Essential Tips for Hiking Alone
Take well-known or popular trails — Solo hiking isn’t the greatest time to be trying to find the great lost trail or discover a whole new way to a favorite lake. Stick to the beaten path. There’s plenty of solitude even on the popular trails and help is never far away.
Be aware of the surroundings — This isn’t solely restricted to solo hiking, but it’s that much more important when a hiker doesn’t have a partner and an extra set of eyes and ears. True, the lack of companion chatter allows the chance to see and hear more, but don’t get complacent. Keep an eye out for signs of bears, cougars and other predators. Look for fresh tracks, droppings or scratches in the trees. Listen for noises in the forest close to the path. If anything doesn’t seem right in any area of the forest, turn back.
Make noise — Sing, talk, yell, clap hands, or do anything that will let any wildlife in the area know there is a hiker there. It might feel a little goofy at first, but after a while it becomes fun to loosen up in the forest — within reason of course.
Follow groups — Bears will often wait many minutes after a large group has passed before venturing close to a trail. Many solo hikers use this tactic to lessen their chances of a bear encounter. There’s still a chance of surprising a bear, of course, and unless following at the exact pace of the group, this could decrease the enjoyment of the hike, but it’s something to consider.

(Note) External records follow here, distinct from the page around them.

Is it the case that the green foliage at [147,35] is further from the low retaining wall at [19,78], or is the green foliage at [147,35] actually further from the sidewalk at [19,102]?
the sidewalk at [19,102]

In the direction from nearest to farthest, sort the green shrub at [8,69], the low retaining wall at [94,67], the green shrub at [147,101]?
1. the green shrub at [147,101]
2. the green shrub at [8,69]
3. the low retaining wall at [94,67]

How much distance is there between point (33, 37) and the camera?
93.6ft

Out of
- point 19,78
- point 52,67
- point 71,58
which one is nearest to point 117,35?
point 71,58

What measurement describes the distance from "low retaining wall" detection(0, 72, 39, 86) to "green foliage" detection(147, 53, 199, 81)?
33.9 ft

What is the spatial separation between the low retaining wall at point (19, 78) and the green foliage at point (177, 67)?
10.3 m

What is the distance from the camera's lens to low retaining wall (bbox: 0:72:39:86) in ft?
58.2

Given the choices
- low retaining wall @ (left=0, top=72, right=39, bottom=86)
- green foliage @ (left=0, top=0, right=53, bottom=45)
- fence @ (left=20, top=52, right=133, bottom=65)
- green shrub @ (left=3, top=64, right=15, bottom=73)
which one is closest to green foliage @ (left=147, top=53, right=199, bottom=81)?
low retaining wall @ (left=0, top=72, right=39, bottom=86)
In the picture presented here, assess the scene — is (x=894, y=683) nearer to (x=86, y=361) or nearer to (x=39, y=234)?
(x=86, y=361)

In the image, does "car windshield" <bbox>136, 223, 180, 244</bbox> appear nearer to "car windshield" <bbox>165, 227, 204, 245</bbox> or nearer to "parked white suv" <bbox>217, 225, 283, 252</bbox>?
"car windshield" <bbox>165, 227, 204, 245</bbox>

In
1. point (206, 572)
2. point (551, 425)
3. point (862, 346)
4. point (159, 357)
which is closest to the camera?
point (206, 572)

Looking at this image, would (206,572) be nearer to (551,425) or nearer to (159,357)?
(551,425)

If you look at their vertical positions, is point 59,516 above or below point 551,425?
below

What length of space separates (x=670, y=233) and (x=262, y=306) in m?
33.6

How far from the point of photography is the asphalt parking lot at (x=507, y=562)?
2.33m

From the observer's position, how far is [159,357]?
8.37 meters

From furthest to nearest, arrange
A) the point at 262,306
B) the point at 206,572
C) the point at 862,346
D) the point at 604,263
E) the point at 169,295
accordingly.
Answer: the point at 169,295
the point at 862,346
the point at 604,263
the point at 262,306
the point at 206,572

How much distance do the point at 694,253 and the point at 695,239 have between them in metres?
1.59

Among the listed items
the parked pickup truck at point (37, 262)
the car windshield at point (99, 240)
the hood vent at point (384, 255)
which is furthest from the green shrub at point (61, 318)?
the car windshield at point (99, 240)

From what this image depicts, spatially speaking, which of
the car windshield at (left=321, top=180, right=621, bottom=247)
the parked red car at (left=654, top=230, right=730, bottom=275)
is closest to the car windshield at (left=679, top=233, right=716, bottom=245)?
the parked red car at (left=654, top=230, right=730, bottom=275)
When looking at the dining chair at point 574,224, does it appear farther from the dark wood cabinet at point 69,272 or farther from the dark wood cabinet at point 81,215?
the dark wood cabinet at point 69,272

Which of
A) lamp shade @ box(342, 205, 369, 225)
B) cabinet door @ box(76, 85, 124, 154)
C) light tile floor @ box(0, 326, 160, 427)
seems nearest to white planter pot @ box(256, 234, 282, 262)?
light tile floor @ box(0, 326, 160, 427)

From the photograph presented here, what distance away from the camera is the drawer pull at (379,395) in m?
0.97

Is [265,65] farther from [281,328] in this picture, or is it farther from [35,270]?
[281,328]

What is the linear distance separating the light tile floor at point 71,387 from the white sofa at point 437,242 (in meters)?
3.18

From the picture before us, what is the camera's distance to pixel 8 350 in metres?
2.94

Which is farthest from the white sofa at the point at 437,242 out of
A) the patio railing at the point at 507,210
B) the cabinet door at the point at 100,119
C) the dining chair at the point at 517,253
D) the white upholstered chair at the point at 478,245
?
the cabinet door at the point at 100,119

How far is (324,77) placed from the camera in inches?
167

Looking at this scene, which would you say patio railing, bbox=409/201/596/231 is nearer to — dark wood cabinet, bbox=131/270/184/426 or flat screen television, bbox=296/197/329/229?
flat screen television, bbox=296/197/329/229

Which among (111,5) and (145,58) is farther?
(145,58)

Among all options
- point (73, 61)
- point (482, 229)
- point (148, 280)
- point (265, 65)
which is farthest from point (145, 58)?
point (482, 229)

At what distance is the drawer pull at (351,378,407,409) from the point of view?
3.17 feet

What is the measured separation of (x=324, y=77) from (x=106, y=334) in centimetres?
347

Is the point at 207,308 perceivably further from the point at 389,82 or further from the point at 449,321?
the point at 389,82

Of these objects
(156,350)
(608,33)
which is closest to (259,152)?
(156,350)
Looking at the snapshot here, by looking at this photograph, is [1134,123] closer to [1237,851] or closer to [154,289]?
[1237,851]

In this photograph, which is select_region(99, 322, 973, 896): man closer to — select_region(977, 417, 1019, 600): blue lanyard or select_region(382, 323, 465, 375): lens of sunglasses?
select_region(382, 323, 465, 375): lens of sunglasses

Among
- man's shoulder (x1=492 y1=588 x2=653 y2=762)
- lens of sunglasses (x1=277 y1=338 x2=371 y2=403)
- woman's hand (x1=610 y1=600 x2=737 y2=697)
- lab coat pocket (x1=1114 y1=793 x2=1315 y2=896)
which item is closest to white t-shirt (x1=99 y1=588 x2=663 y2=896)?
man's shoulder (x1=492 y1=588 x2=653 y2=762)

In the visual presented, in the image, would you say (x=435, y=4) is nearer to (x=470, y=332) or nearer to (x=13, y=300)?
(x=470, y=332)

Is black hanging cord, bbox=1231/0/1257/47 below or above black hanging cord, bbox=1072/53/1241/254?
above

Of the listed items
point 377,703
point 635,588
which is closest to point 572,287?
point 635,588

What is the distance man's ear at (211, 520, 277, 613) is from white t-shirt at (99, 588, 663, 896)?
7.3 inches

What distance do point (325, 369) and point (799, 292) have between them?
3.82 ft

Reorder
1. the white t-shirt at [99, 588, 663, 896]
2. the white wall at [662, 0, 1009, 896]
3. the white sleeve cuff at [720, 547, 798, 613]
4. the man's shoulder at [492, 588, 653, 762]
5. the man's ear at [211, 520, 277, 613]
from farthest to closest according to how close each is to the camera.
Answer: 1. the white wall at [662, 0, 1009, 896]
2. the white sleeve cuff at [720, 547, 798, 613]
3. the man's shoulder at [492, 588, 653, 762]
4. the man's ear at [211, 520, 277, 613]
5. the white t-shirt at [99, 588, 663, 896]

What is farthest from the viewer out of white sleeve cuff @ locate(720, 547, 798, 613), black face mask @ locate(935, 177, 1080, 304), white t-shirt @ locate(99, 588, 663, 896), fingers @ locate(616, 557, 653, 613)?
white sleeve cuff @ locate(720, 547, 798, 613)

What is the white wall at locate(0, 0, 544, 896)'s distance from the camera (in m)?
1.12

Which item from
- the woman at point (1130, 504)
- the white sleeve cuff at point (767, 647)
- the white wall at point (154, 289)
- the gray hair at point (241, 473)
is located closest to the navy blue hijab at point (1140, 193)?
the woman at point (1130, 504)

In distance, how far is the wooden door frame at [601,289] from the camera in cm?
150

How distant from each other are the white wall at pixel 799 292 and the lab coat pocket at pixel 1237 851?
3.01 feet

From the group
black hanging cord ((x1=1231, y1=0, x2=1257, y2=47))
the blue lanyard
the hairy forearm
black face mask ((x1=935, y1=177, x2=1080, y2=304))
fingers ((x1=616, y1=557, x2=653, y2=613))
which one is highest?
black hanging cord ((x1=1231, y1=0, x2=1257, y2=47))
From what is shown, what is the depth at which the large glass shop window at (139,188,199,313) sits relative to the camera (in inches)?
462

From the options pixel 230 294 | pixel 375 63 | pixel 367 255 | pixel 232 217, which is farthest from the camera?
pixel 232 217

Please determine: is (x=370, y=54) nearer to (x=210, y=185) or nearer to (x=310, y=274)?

No headphones or music players — This one is a no-brainer. Don’t bring anything that’s going to hamper the ability to hear what is going on around the trail. Besides, hiking is for coming out to nature to experience the wild, not to listen to the latest top 40 hits.
Check weather and trail advisories ahead of time — Before even considering hiking alone, check the local national, state/provincial, or municipal web site for predator warnings, trail closures, trail conditions and weather forecasts.
Bring a whistle — If injured or lost, a whistle will carry further than yelling and can be heard over wind and rain conditions.
Following these rules doesn’t make a solo hike immune to danger. Hiking alone is always going to be riskier than hiking with a friend or in groups.
It’s important to be confident about hiking alone — there’s not much point in hiking alone if the very thought makes a hiker nervous. But for those seeking a little mountain therapy and solitude, there’s no reason it can’t be safely done.